日が照りすぎる部屋だからか暑い。軽々しく薄着で出かけたら風が冷たい。歩いていたら気づかないかもと思った。
仙巌園駅で降りてMAKAIギャラリーへ。元々が漂流船がビルの二階にワープしたような空間。手前の方に店があればマーケットの外れに近い雰囲気になる。壁には宗教画のようなものと粘土画のようなものがある。そして、後に彫師と思われる人物、カカオの何か、何らかのエスニック料理、アロマと思わしきもの、コーヒーなどの人々がまばらにいる。少なくとも南国だとは思ったのだが、安易に南国と片付けられない程度には異様だった。困惑は伝わっているだろうか、コーヒーの存在だけは素直に認識できたので一杯淹れる工程を見つめて落ち着いてみようとした。右後方には粘土を手でこねる男が座っている。主に神の絵を描かれたものは、ローファイな印刷機を細かい手作業で再現したような大がかりな作品であった。そのうち、カカオの何かがミルクココアとは違うものだと分かったので丹念に質問をすることにした。以前、うっかり試飲したものが生ぬるい濁り酒のようなもので体が痺れたことがあるので気をつけるようにしている。と、言う話をすると味の好みが伝わったのかスッキリしたものを作ってもらえることになった。栗色の小石状のカカオを小さな壺に入れて、腕輪をした拳骨を木で象ったような棒ですりつぶして飲み物を作る。ビターチョコレートとローストアーモンドの排他的論理和のような味がした。つまり、チョコ特有の苦味のようなものの代わりに明るい香ばしさが広がり、砂糖では無くてナッツ系の甘みがある。はじめは温かく軽い飲み口だが、次第に繊維質が混ざってプロテイン程度の満足感があって1杯で2度おいしい。どうやら栄養が欲しかったようなので、しばらく歩いて街に戻ることにした。ちなみにその日からしばらく体調が良い。

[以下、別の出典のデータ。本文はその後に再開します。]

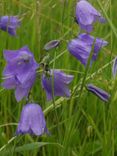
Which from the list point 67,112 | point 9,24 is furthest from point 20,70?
point 67,112

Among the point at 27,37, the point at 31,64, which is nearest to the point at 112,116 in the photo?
the point at 31,64

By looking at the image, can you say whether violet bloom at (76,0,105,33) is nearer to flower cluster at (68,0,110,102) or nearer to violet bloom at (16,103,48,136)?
flower cluster at (68,0,110,102)

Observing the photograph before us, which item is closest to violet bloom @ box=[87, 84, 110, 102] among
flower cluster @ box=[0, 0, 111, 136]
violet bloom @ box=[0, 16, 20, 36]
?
flower cluster @ box=[0, 0, 111, 136]

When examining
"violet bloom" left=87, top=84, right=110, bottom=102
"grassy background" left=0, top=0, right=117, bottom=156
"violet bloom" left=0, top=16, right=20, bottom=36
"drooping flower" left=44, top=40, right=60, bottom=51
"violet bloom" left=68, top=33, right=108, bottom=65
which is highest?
"drooping flower" left=44, top=40, right=60, bottom=51

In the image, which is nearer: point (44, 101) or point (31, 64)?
point (31, 64)

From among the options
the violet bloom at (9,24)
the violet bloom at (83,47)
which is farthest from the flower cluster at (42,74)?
the violet bloom at (9,24)

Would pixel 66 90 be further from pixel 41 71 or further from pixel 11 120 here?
pixel 11 120
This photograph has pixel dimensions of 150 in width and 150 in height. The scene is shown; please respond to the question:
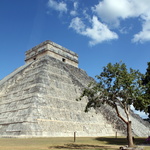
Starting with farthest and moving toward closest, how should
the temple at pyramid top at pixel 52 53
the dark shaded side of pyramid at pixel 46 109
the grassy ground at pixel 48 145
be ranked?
the temple at pyramid top at pixel 52 53 < the dark shaded side of pyramid at pixel 46 109 < the grassy ground at pixel 48 145

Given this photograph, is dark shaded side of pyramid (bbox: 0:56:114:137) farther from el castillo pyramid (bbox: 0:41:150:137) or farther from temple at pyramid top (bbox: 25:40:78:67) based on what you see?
temple at pyramid top (bbox: 25:40:78:67)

道中で弁当を仕入れて映画に行く。パディントンの3作目。いつの間にかアクション活劇であることを隠さなくなっているのが面白い。舞台もロンドンから離れて何でもアリ。コカイン・ベア以降、クマが動くのが面白くなっている。パディントンが行方不明になった育ての親熊と会うために行きがかり上黄金郷を探すストーリー。いかにも裏切りそうな登場人物が怪しい雰囲気を出して、期待以上の裏切りっぷりを見せるのが面白かった。育ての親熊はおばあちゃんで、老熊ホームも登場するのでパディントン以外のクマもいて楽しい。
ふと、老人ホームにいる祖母を思い出し、ちょうどよく母の日だったので一筆イラストを描き持っていくことにした。耄碌しているものと思っていたが、描いたイラストの感想を述べていたので心配していたよりしっかりしていた。
夜は録画したい番組があったので、テレビのハードディスクの容量を空けるべく録画をチェックしていた。
なぜか二本まとめて録画させることが分かったので、我慢して最初の一本が終わるのを待っている。